February 29, 2012 / 2:13 PM / 5 years ago

PUNTO 1-L'Espresso, 2011 in crescita, ridotta cedola,2012 in calo

3 IN. DI LETTURA

(Aggiunge dettagli, commento analista)

MILANO, 29 febbraio (Reuters) - Il gruppo l'Espresso chiude il 2011 con una redditività in crescita, in linea con le attese, e riduce leggermente il dividendo rispetto allo scorso anno.

Reazione moderatamento positiva del titolo, che intorno alle 15 sale dell'1,2%, anche se un analista sottolinea che le indicazioni del gruppo sul 2012 sono "molto negative".

Raccolta 2011 Positiva, Ma Quarto Trimestre Debole

L'Espresso ha registrato un utile netto in crescita del 17% a 58,6 milioni e un risultato operativo consolidato di 119,8 milioni, in aumento del 9,8%; l'Ebitda si attesta a 157 milioni (+6,6%).

Il fatturato è salito dello 0,6% a 890,1 milioni, con ricavi diffusionali in calo a 326,9 milioni (-2,2%) e ricavi pubblicitari in crescita dell'1,2% a 534,7 milioni; la raccolta si confronta con un mercato pubblicitario in Italia sceso del 3,8% nel 2011, con una flessione del 6,3% per la carta stampata.

I risultati sono in linea con le attese del mercato: secondo le stime raccolte da Thomson Reuters I/B/E/S i ricavi 2011 erano attesi a 892 milioni, l'Ebit è visto a 119 milioni e l'utile netto a 58 milioni.

"I risultati sono tutto sommato buoni, in linea con le attese, tranne forse per il dividendo per cui ci si aspettava una conferma degli 0,074 euro del 2010", dice un analista. "Da notare però che la raccolta pubblicitaria nel quarto trimestre è scesa molto - del 3,2% - dal +3,3% dei nove mesi".

Il Cda proporrà un dividendo di 0,0629 euro; la posizione finanziaria netta consolidata è passata da -135 milioni di fine 2010 a 110,2 milioni.

2012 DURO, RISPARMI INSUFFICIENTI AD ARGINARE EROSIONE UTILE

Per il 2012, dice la nota, il gruppo prevede "un risultato 2012 significativamente positivo, ma in sensibile diminuzione rispetto al 2011".

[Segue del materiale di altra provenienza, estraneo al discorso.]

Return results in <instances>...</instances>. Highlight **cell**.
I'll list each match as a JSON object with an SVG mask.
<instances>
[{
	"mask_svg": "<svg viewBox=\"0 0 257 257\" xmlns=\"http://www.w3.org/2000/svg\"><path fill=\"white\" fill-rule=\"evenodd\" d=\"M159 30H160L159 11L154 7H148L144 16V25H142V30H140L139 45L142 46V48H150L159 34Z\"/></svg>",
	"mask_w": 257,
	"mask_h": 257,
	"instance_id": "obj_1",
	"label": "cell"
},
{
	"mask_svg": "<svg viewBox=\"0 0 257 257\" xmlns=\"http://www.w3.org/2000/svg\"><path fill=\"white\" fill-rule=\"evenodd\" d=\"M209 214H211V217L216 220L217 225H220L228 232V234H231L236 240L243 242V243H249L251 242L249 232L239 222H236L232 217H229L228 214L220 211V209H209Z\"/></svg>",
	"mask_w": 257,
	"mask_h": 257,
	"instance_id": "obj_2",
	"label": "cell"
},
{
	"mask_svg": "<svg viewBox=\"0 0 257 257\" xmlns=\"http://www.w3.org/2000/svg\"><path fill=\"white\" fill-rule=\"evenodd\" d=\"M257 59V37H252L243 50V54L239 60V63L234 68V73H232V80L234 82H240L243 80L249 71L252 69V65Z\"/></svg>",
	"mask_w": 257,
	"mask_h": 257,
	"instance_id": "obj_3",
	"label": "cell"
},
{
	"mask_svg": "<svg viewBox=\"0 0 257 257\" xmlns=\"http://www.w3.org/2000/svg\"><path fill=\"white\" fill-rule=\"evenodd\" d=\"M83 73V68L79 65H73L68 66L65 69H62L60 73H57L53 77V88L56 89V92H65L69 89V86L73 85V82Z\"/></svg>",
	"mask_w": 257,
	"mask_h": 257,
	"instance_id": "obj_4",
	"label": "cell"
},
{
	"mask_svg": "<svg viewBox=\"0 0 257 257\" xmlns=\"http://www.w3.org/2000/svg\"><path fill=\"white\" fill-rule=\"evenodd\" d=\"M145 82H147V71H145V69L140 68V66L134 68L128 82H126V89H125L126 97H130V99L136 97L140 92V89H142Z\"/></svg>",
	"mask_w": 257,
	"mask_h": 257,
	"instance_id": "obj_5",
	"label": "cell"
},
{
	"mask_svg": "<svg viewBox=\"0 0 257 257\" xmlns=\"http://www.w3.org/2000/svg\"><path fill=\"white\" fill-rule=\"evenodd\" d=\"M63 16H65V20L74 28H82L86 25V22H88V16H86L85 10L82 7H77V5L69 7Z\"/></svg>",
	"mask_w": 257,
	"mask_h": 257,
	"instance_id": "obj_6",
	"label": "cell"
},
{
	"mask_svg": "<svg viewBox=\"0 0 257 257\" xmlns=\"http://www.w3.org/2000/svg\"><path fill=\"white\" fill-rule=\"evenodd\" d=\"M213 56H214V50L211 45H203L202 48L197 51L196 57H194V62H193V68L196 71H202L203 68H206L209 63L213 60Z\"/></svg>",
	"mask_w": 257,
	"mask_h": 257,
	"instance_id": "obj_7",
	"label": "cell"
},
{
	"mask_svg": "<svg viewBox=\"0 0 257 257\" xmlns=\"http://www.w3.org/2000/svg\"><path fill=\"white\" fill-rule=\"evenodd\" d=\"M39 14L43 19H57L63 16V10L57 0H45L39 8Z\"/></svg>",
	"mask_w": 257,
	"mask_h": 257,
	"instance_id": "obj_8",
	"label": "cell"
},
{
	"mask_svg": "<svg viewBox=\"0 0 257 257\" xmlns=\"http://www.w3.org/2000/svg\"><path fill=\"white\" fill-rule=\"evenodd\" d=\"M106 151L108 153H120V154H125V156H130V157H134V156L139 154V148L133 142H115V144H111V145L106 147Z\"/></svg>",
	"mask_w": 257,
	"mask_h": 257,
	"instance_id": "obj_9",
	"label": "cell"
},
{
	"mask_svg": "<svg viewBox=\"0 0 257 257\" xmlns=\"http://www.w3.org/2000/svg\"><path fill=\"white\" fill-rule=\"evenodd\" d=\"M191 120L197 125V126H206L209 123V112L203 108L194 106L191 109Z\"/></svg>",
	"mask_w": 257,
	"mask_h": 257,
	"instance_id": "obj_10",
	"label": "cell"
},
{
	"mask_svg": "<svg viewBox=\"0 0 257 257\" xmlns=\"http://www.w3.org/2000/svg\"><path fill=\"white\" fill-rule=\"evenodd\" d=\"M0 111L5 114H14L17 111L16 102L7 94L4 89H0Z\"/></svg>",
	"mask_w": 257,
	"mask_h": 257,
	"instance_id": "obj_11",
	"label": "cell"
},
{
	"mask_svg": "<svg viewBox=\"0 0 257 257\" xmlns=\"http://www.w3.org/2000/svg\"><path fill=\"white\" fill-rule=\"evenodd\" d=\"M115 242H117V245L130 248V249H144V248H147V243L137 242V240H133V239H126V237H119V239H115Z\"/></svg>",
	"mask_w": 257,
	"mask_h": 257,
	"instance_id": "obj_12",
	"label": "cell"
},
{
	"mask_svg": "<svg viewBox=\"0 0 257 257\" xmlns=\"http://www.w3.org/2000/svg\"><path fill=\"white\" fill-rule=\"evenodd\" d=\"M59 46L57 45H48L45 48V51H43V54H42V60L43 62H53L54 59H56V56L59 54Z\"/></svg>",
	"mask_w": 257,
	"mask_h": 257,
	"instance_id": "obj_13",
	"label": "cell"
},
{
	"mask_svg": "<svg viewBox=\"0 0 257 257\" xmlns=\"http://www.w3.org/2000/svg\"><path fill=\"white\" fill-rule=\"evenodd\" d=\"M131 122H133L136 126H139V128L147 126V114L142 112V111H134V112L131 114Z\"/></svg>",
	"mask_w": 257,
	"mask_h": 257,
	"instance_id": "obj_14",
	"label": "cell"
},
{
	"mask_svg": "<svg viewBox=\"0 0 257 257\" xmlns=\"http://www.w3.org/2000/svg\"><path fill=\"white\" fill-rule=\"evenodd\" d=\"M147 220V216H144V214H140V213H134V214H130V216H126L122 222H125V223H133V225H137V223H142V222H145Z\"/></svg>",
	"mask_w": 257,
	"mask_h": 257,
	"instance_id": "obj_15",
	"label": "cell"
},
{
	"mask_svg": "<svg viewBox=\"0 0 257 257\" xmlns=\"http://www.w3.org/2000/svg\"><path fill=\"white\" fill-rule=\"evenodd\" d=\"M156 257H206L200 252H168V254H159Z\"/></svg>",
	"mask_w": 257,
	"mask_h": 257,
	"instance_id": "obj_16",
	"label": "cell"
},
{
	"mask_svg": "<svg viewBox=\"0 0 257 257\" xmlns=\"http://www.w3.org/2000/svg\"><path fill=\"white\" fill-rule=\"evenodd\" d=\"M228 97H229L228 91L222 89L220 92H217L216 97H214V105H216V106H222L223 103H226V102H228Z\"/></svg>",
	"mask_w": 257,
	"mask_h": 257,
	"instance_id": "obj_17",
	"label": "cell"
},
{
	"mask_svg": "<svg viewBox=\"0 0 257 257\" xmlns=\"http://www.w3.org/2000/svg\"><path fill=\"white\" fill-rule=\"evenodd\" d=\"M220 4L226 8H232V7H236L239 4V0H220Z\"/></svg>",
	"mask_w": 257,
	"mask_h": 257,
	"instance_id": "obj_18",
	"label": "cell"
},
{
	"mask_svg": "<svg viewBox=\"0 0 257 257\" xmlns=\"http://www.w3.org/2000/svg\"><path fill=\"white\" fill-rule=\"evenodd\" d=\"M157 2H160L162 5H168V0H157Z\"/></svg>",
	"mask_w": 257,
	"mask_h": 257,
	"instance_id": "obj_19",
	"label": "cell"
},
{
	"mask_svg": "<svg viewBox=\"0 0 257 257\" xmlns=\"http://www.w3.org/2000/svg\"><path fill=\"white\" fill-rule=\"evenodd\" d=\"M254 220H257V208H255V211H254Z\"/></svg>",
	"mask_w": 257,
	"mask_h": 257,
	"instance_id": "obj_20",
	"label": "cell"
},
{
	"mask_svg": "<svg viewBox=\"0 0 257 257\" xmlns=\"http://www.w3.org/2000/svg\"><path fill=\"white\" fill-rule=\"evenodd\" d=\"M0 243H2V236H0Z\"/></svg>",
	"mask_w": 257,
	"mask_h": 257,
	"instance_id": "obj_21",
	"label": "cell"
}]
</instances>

Questo perchè il peggioramento della congiuntura riscontrato "nel recente passato" è, secondo il management, destinato a "perdurare e probabilmente ad aggravarsi, in particolare per quanto concerne la raccolta pubblicitaria".

Non bastano quindi i 25 milioni di risparmi attesi per quest'anno come effetto di iniziative avviate nel 2011 ad arginare l'erosione del risultato netto e non a caso la nota preannuncia un nuovo impegno in "interventi di salvaguardia della propria economicità, nel breve e medio termine".

"Le indicazioni mi paiono molto negative e di fatto confermano la mia visione di un altro anno pesante per quanto riguarda il mercato pubblicitario. Non sono certo che queste prospettive siano già inglobate nel consensus", conclude l'analista.